Jasper は有料製品ですか? おいくらですか?

Jasper は $12 です。 また、30 日間の 無料体験版 もあります。

Electron で Jasper を構築することにしたのはなぜですか?

Electron のこういったところが気に入っています。

  • JavaScript/CSS/HTML でアプリを開発できる。
  • Windows、Mac、Linux プラットフォーム向けに構築できる。
  • Electron は活発に開発されており大きなコミュニティがある。

これらの特長により、迅速にシンプルなデスクトップアプリケーションが開発できます。 素晴らしいことです! あなたもプロダクトのアイデアがあれば、是非 Electron の利用を検討してみてください。

Jasper 開発の際に直面した課題はありますか?

"ストリーム" の概念を考え出すところで苦労しました。 最初は GitHub の Notifications API を使おうと考えました。 しかし、特定のユースケースに対応していないと気づきました。 その後 Notification API に加えて、Issues APIPull Requests API の利用も検討しました。 それでも、望んでいたものにはなりませんでした。 そこで、いろいろな方法を考えていくうちに、GitHub のSearch API をポーリングするのが最も柔軟だと気づきました。 ここまでに約 1 ヶ月の実験期間を要しましたが、その後 2 日でストリームの概念を取り入れた Jasper のプロトタイプを実装しました。
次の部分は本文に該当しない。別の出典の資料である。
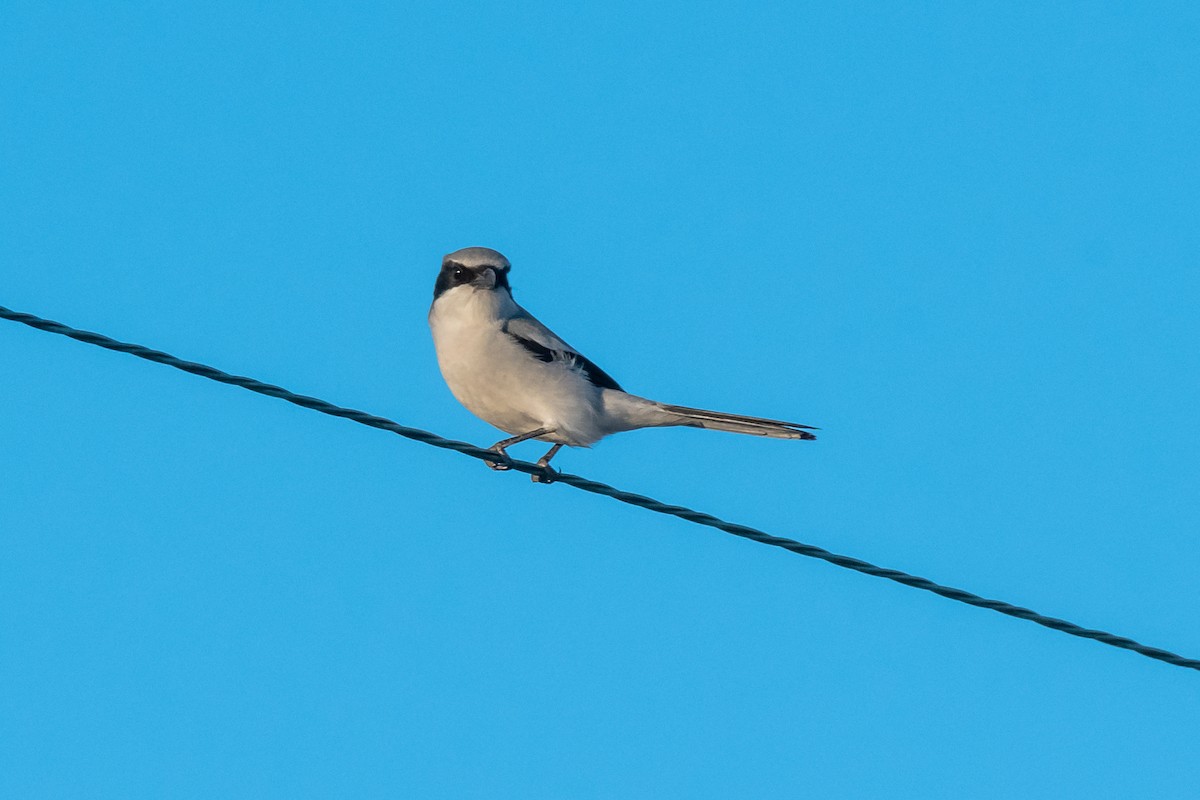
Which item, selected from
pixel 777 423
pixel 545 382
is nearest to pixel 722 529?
pixel 777 423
注: ポーリングは最大で 10 秒に 1 回までとなっています。 GitHub API の制限からすれば余裕を持たせてあります。

今後の予定は何ですか?

今後は以下のような機能を開発予定です。

  • フィルタ付きストリーム: ストリーム内の Issue をフィルタリングするような、フィルタを付けたストリームです。 SQL のビューのようなものです。
  • 複数アカウント: github.com と GHE の両方を利用できるようにします。
  • パフォーマンス改善: 今のところ WebView での Issue 読み込みは通常のブラウザよりも遅くなっています。